Show Jumper Cian O’Connor was stripped of his gold medal at the 2004 Athens Olympics. O’Connor didn’t do the jumping himself. The Irishman is an equestrian, who rode a horse named Waterford Crystal. In competition horses also get tested for illegal drugs, and at the Athens Games, traces of various anti-psychotic and pain relieving drugs were found in Waterford Crystal.

So yes, Jane Fonda, they do shoot (up) horses.

Apparently, anti-pscyhotic drugs like fluphenazine are commonly used to calm horses, particularly in cases when horses have been injured and completed treatment, but won’t stay calm and allow their wounds to heal. Another drug like reserpine acts as a long-lasting sedative, which is likely prescribed for similar reasons as fluphenzine. They were likely in Waterford Crystal in order to calm this excitable horse and thus give the rider a more stable mount in competition.
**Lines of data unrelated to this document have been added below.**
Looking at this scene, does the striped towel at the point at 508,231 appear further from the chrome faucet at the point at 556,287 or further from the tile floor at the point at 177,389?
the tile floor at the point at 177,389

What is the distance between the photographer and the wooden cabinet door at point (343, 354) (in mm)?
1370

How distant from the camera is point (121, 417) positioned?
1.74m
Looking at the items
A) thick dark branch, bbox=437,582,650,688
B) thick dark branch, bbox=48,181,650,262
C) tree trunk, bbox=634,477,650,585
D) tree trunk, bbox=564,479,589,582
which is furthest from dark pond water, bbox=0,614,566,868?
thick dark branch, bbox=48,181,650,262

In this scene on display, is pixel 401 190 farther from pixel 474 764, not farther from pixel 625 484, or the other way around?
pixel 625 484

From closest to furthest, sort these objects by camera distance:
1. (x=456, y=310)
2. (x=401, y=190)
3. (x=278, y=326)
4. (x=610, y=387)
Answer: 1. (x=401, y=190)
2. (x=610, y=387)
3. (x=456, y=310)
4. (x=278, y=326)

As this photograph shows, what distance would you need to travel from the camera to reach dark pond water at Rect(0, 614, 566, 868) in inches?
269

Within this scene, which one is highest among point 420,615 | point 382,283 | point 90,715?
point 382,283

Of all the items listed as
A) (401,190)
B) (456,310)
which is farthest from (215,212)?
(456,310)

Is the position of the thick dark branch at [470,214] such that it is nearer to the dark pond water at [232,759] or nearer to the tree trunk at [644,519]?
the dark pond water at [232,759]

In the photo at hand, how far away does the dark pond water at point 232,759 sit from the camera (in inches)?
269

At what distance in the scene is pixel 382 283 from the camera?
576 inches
Clearly the horse has no say in the matter. The team around the horse, including the rider and the trainer, are held accountable for what goes in the body of the horse. About a year after the Athens Olympics, O’Connor had to return his gold medal, and Rodrigo Pessoa of Brazil became the new showjumping king, trading his silver for gold. Chris Kappler of America got to trade his bronze for silver, and suddenly, Marco Kutscher of Germany was awarded a bronze medal.

Four years later in Beijing, a horse named Camiro was found to have the illegal pain killer, capsaicin, in her system. Camiro was the horse of rider Tony Andre Hansen, who was one of four members of the Norwegian jumping team. Camiro apparently failed the first of two drug tests so Hansen was not allowed to compete in the individual jumping event, but was allowed to compete in the team event, at which Norway took the bronze medal.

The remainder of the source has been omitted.